▶ [Page text]
▬▬▬▬▬▬
So I think the parsing is now robust/consistent but that doesn't mean
the behavior matches your expectations.

I say robust as when any event, regardless of whether it happens to
alias the few hundred legacy names, will parse. Previous parsing meant
events advertised by AMD's PMU, like branch-brs, would return parse
errors as "branch" and "brs" looked like components of a legacy event
name.

Consistent in that, regardless of event name, we will try the same
process to find the event.

I don't understand why you think JSON comes into this. Is it because
I've sent patches with JSON encoding events and metrics in? In the
case of AMD's "branch-brs" and the "cycles" event, the event has been
advertised via sysfs and not from data in JSON tables.

> But whatever. With his patch, at least it works for me.

You followed up in:
https://lore.kernel.org/lkml/CAHk-=wi5Ri=yR2jBVk-4HzTzpoAWOgstr1LEvg_-OXtJvXXJOA@mail.gmail.com/
with:

> So no. That still needs to be fixed, or the whole "prefer sysfs/JSON
> by default" needs to be reverted.

So I think we still need to figure out what:

$ perf <command> -e <event> ...
▬▬▬▬▬▬
▶ [Records]

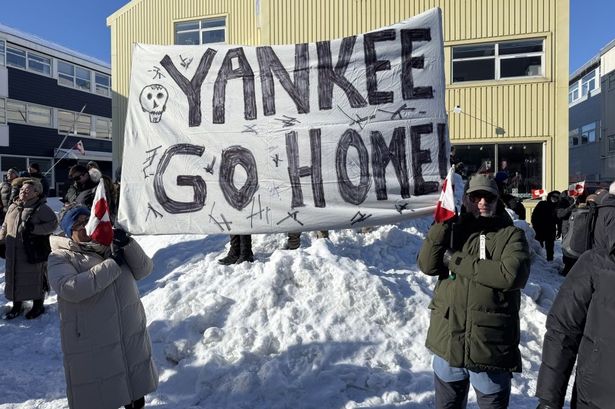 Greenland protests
▬▬▬▬▬▬
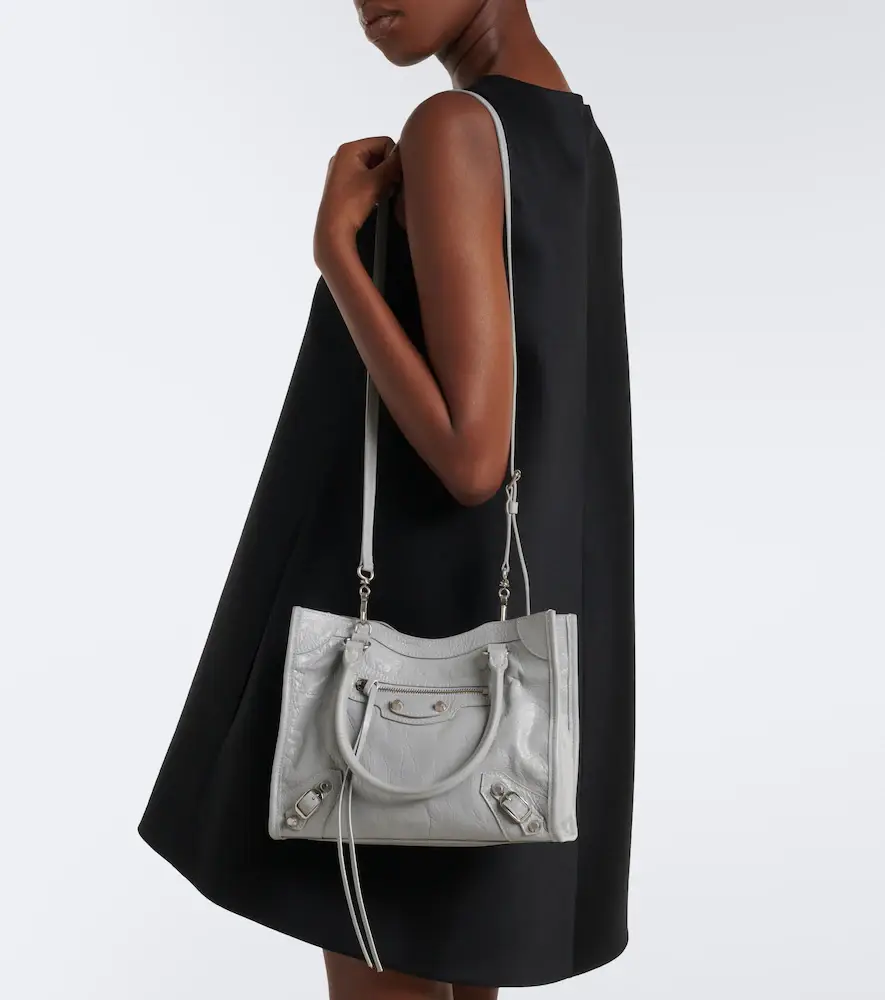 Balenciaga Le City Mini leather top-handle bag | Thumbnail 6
▬▬▬▬▬▬
▶ [What to do]
Please continue the message about perf event name parsing from its last line, keeping to its subject and tone.

▶ [Reply]
where <event> doesn't specify a PMU means. I'll try to enumerate the options:

1) the 6.9 behavior where <event> will be searched for on every PMU
and each PMU that has that event will have it opened. This can lead to
failures depending on what <command> is going to do. If <event> is a
legacy event name then it will be opened only on core PMUs.
2) the current perf-tools branch behavior where <event> is searched
for on every PMU regardless of it being a legacy or non-legacy event
name.
3) (2) but we change drivers to not advertise events where the name
conflicts with a legacy event name.
4) if the PMU isn't specified with <event> then we only search core
PMUs (e.g. armv8_pmuv3_0, cpu, cpu_core, cpu_atom)
5) we parse all events as with (2) but depending on <command> can
choose to ignore perf_event_open failing.

I'll try to rustle up a patch for (5), I have no way to test it. I
expect it will make somebody somewhere unhappy, apologies in advance.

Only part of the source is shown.